- WORK REQUEST:
Extend the news article on Madhya Pradesh farmers moving from traditional to medicinal farming, beginning after its final paragraph.

- EXCERPTED TEXT:

Traditional to medicinal farming
Are you suffering from obesity? Do you want that extra glow on your face? Do you want to get rid of nagging stomach problems? Ask Radheshyam Patidar, a medicinal farmer with a sprawling 90-acre farm at Misrod, 10 kms from Bhopal. He could prescribe some herbal recipe for sprucing up your constitution.Updated: May 16, 2006 14:42 IST
Are you suffering from obesity? Do you want that extra glow on your face? Do you want to get rid of nagging stomach problems? Ask Radheshyam Patidar, a medicinal farmer with a sprawling 90-acre farm at Misrod, 10 kms from Bhopal. He could prescribe some herbal recipe for sprucing up your constitution.
Fifty-seven-year-old Radhe-shyam has not gone to any top-notch educational institute; he is not even a 12th pass. But his managerial acumen matches that of any professional.
His monthly salary may not be as astronomical as being quoted by IITians and IIM graduates but it is above average. And significatntly he has given employment to more than 30 families.
“I have been able to attain all this only because of medicinal farming. I was earlier into traditional farming of wheat and soyabean but that did not harvest a handsome profit”
Prashant Patidar, whose farm is a stone’s throw from that of Radheyshyam, reali-sed the vast potential of medicinal farming and underwent training by CEDMAP in 2001. Starting on a small scale with Coleus and Safed Musli in 2002, he has now a flourishing cultivation of herbs.
Both Radheshyam and Patidar are among the several thousand farmers of Madhya Pradesh who have shifted from traditional cultivation to medicinal farming because of its financial remunerations.
“I was full time into traditional farming when the medicinal bug hit me some six years back. Since then I have been concentrating only on herbal cultivation,” Radheshyam told the Hindustan Times.

- THE DATA:
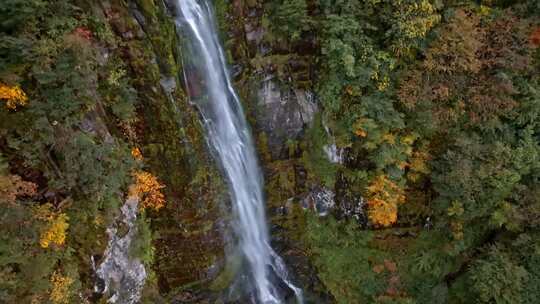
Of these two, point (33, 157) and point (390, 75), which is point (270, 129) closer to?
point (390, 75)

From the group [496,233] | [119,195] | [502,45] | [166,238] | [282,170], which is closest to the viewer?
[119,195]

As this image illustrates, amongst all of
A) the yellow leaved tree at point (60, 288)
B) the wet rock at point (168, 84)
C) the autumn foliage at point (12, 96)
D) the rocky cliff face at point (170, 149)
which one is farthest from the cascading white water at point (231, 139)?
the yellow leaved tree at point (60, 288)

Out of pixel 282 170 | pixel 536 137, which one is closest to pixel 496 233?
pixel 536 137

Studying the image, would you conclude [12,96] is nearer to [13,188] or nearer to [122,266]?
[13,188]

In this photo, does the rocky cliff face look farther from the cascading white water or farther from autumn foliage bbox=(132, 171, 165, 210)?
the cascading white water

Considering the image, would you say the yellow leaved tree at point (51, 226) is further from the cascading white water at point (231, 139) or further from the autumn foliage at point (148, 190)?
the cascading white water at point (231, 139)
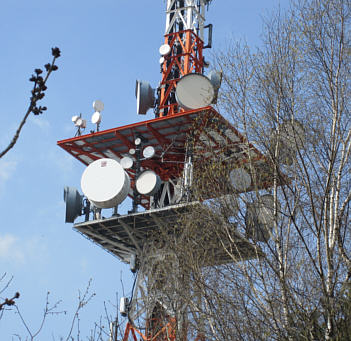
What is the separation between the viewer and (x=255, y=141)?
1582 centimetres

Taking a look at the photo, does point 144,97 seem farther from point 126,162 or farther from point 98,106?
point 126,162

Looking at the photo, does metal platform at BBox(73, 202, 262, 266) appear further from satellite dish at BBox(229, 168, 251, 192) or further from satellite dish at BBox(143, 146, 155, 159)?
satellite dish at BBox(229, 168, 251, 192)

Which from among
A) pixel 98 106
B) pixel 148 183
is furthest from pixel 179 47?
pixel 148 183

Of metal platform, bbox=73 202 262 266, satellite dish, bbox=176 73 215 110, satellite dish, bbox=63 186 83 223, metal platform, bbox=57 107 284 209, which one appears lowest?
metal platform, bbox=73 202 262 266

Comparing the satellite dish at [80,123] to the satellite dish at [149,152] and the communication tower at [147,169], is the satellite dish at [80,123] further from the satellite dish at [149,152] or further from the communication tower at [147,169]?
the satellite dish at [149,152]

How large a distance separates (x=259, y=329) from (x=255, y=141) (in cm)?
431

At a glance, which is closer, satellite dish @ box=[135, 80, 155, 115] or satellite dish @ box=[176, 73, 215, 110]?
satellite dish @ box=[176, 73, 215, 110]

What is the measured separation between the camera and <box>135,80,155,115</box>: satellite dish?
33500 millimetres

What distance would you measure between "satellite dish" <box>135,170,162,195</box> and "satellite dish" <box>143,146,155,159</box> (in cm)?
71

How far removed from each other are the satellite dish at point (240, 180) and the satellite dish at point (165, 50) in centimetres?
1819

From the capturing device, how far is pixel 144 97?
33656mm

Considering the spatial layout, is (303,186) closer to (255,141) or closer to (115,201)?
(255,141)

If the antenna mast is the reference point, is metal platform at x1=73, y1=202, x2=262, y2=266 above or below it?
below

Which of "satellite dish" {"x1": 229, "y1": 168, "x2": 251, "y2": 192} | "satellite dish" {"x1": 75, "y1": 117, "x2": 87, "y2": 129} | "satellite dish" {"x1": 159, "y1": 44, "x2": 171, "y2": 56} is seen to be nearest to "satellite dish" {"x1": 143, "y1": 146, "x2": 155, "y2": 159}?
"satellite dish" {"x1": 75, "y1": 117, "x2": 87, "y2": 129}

- OUTPUT OF THE EXERCISE:
Enumerating the benefit of medicinal farming, he says: “The profit accrued in this type of farming is nearly three to four times more than that of the traditional mode.
A traditional cultivation of wheat/soyabean would garner an annual profit of Rs 8000-10000 per acre but that of a Coleus for instance pegs it at more than 20000 per acre in six months.”
These farmers also get a 30 percent subsidy by the National Medicinal Plant Board. “ I have even grown Vinca Rosea( Sadabahar) whose leaves are reported to be used in cancer treatment. I sell these leaves to a Kolkata based firm at the rate of Rs 15-16 per kg.”, Radheyshyam added.
The main areas in Madhya Pradesh where herbal farming is popular is Ratlam, Neemuch, Mandsaur, Bhopal, Hoshangabad, Dhar, Satna and Indore. Isbgol and Ashwgandha are especially exported to Germany, USA and the Gulf countries. While Aswagandha is popularly used as health promoter and treatment of arthritis, the use of Isbgol as a laxative is well known.
Among the major herbs that are being cultivated in the state are Musli, Kalmegh, Aswagandha, Isbgol, Coleus, Stevia, Serpgandha.
Radheshyam’s monthly salary may not be as astronomical as being ‘quoted’ by the IITians and IIM graduates but it is above average.